* _Exercise aim_: Once the images are set aside, print the remaining lines below exactly.
-------- The records
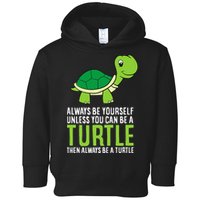Sea Turtle Pet Always Be Yourself Unless You Can Be A Turtle Toddler Hoodie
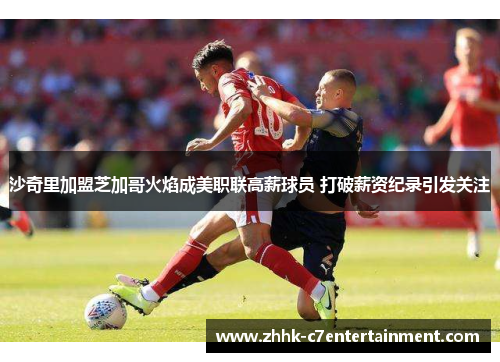 沙奇里加盟芝加哥火焰成美职联高薪球员 打破薪资纪录引发关注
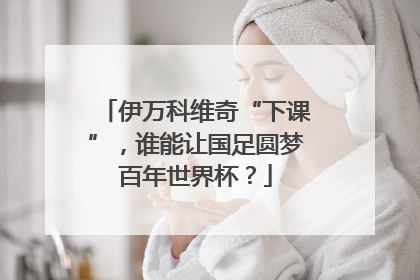 伊万科维奇“下课”，谁能让国足圆梦百年世界杯？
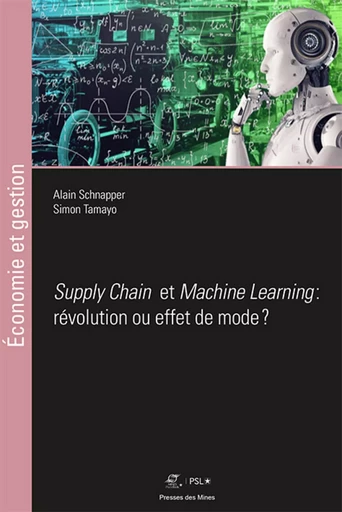 Machine Learning et Supply Chain: révolution ou effet de mode ? - Alain Schnapper, Simon Tamayo - ECOLE DES MINES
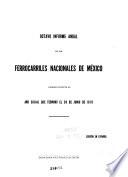 Informe anual de los Ferrocarriles Nacionales de México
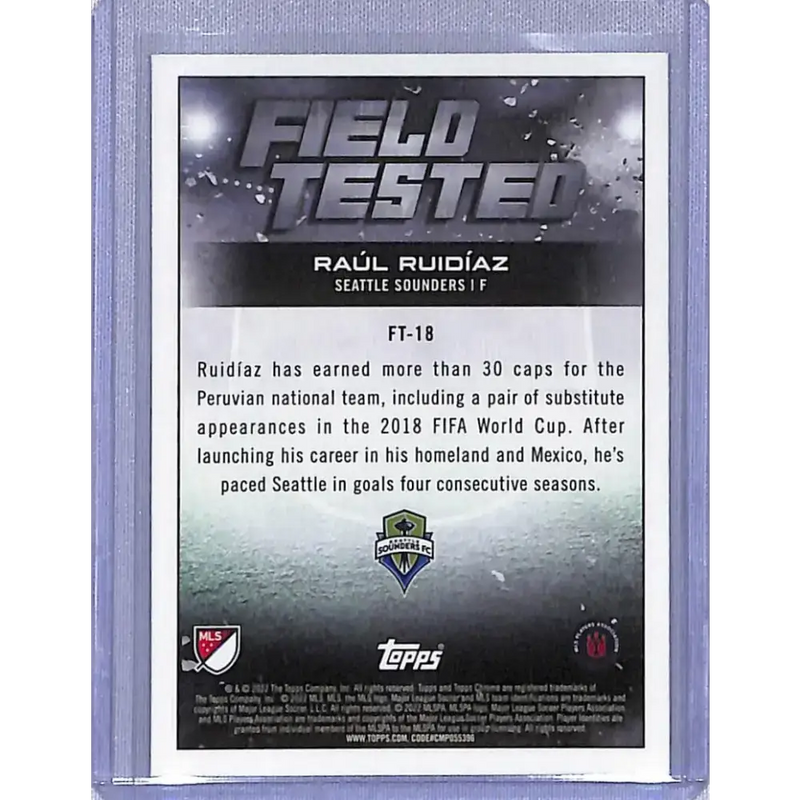 2022 Topps Chrome Field Tested #FT-18 Raul Ruidiaz NM-MT Seattle Sounders - Soccer Card Single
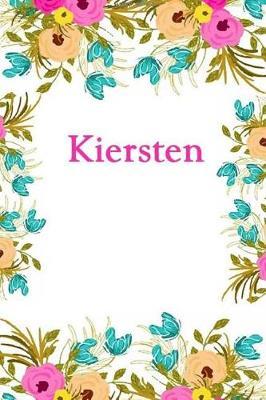 Kiersten: Kiersten Journal Diary Notebook
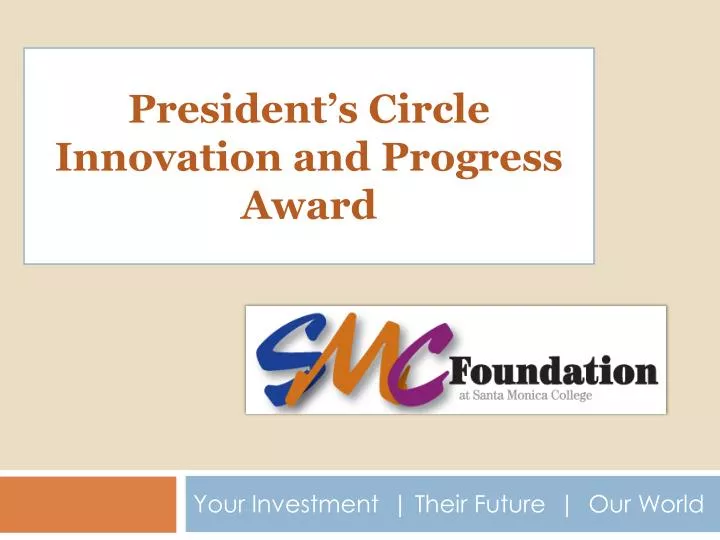 president s circle innovation and progress award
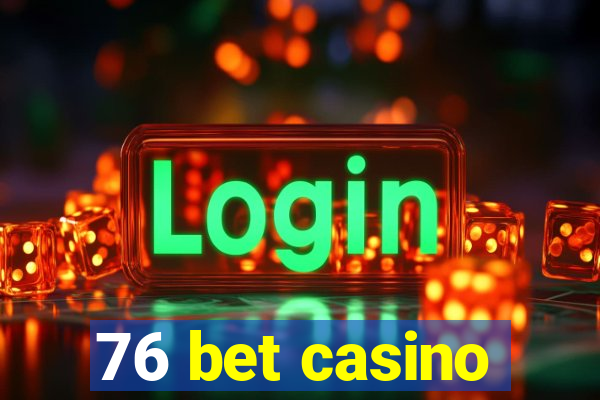 76 bet casino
----------------
* _Written reply_:
Sea Turtle Pet Always Be Yourself Unless You Can Be A Turtle Toddler Hoodie
 沙奇里加盟芝加哥火焰成美职联高薪球员 打破薪资纪录引发关注
 伊万科维奇“下课”，谁能让国足圆梦百年世界杯？
 Machine Learning et Supply Chain: révolution ou effet de mode ? - Alain Schnapper, Simon Tamayo - ECOLE DES MINES
 Informe anual de los Ferrocarriles Nacionales de México
 2022 Topps Chrome Field Tested #FT-18 Raul Ruidiaz NM-MT Seattle Sounders - Soccer Card Single
 Kiersten: Kiersten Journal Diary Notebook
 president s circle innovation and progress award
 76 bet casino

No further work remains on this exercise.